Scraped caption text data
========================
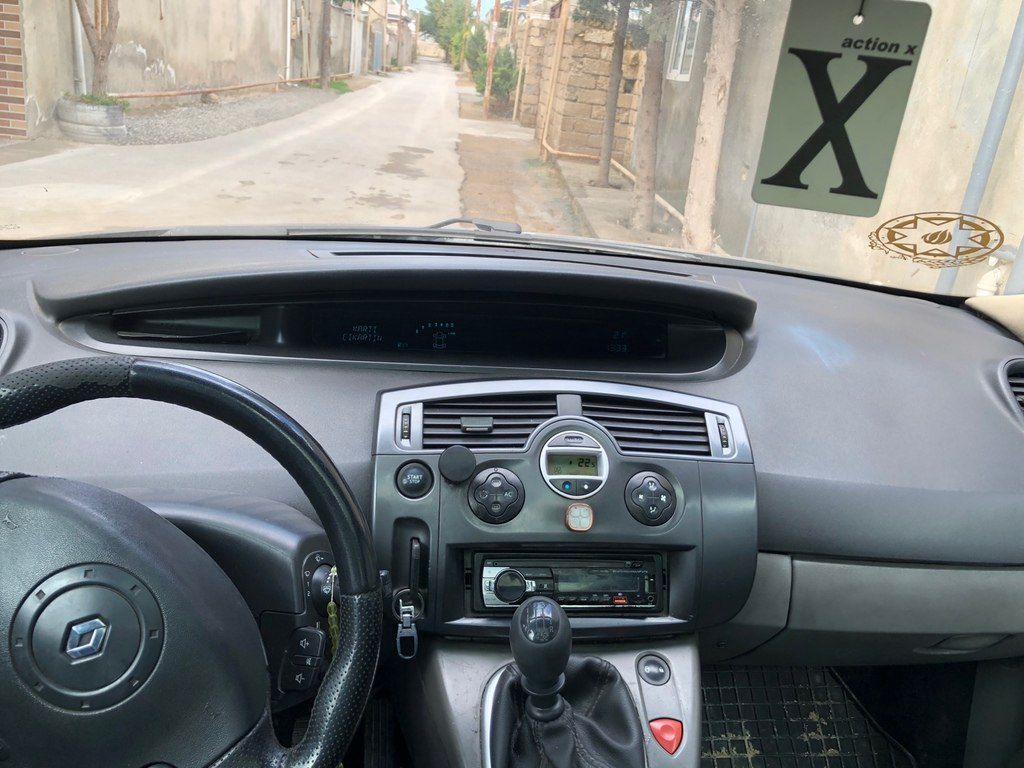 Renault Scenic, 1.9 L, 2006 il, 700 000 km 50-DP-919 — Avtomobillər, Bakı (5)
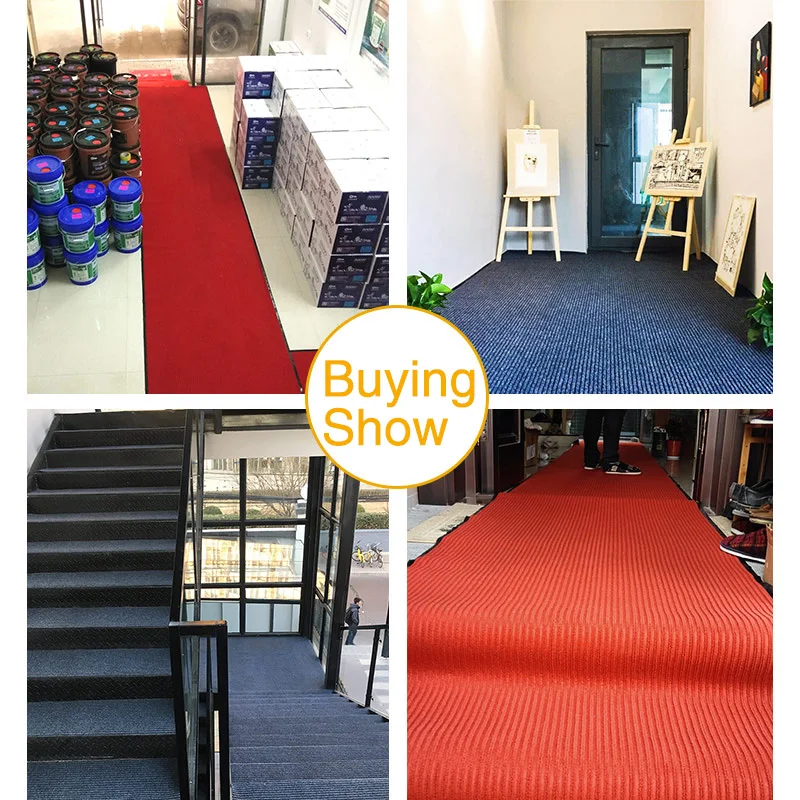 Heavy Duty Non Slip Wholesale Polypropylene Floor Door Mats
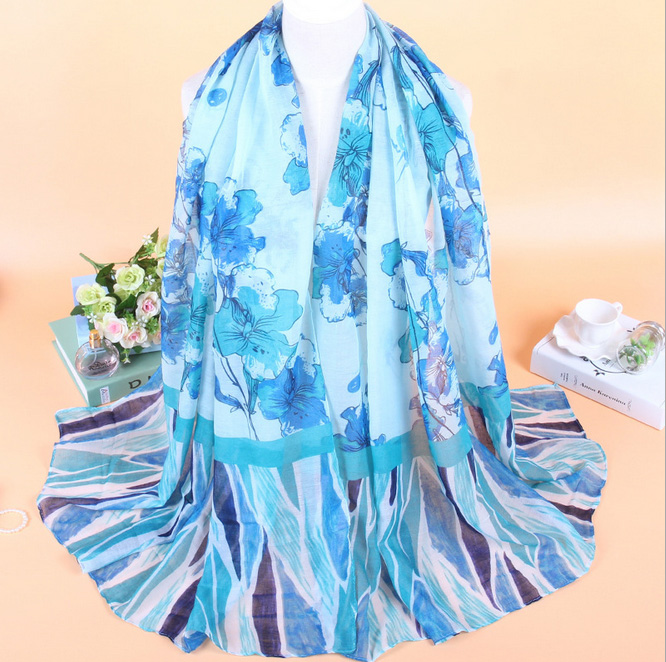 Wholesale viscose fringe scarf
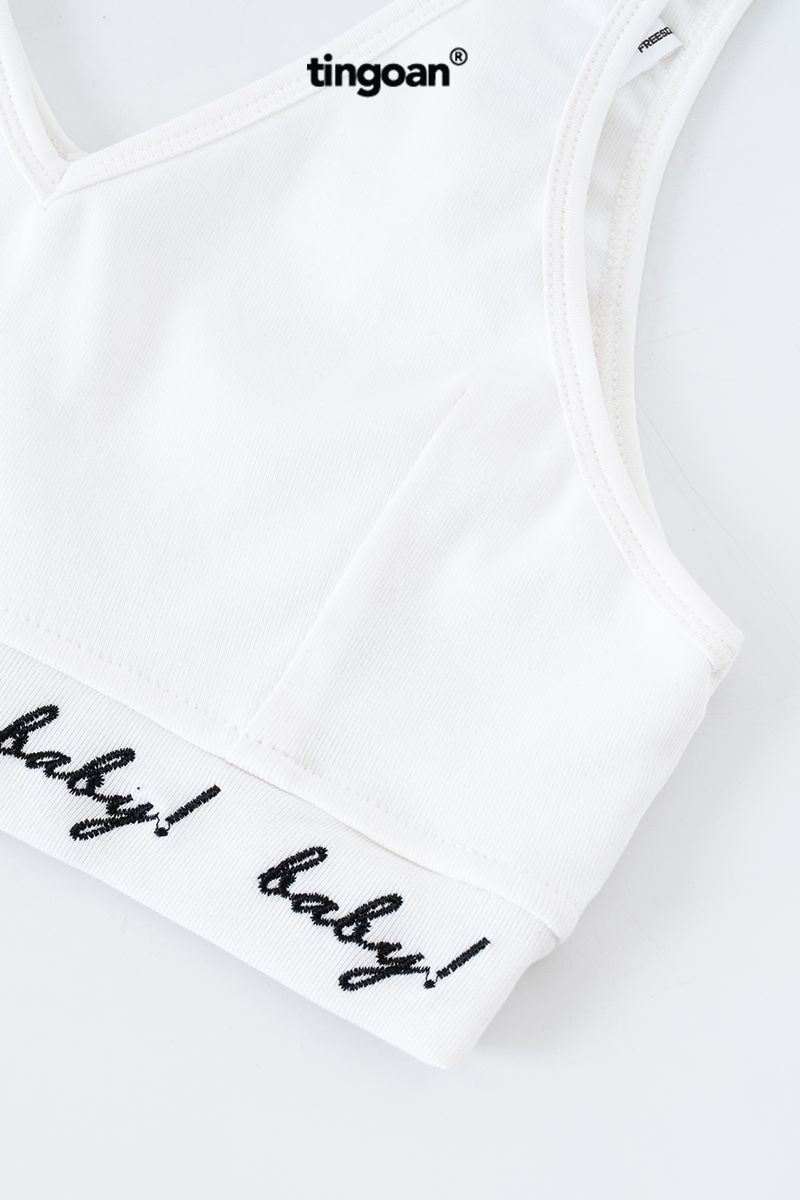 NO BABY TOP/WH/FS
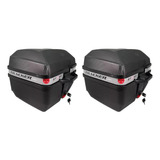 Kit 2 Bau bauleto Dia A Dia Tracker 35 Litros Stoned Base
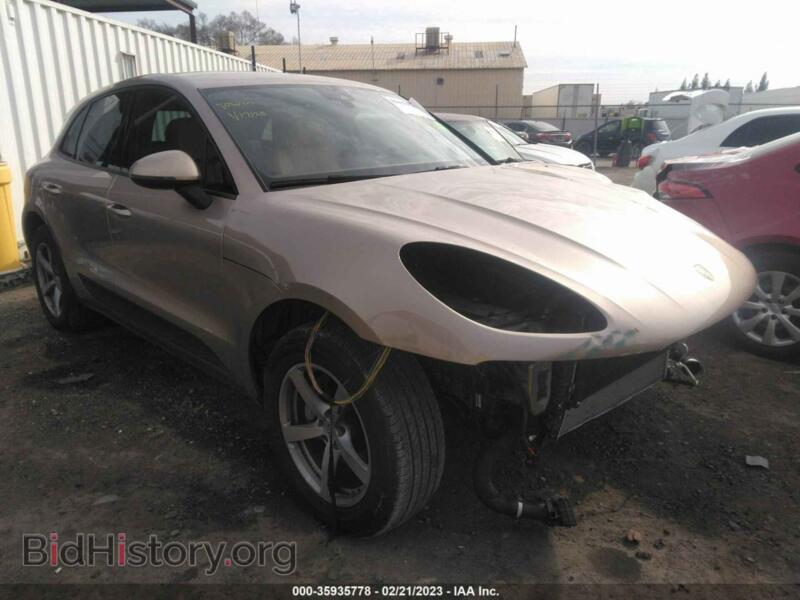 2017 Porsche MACAN (VIN WP1AA2A58HLB02825) — photo 1 of 12, IAAI, damage: front end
========================
Extract word for word every line from the line that contains "Wholesale viscose fringe scarf" to the final line of the data, both included, and nothing else; skip the pictures.

Solved exercise:
 Wholesale viscose fringe scarf
 NO BABY TOP/WH/FS
 Kit 2 Bau bauleto Dia A Dia Tracker 35 Litros Stoned Base
 2017 Porsche MACAN (VIN WP1AA2A58HLB02825) — photo 1 of 12, IAAI, damage: front end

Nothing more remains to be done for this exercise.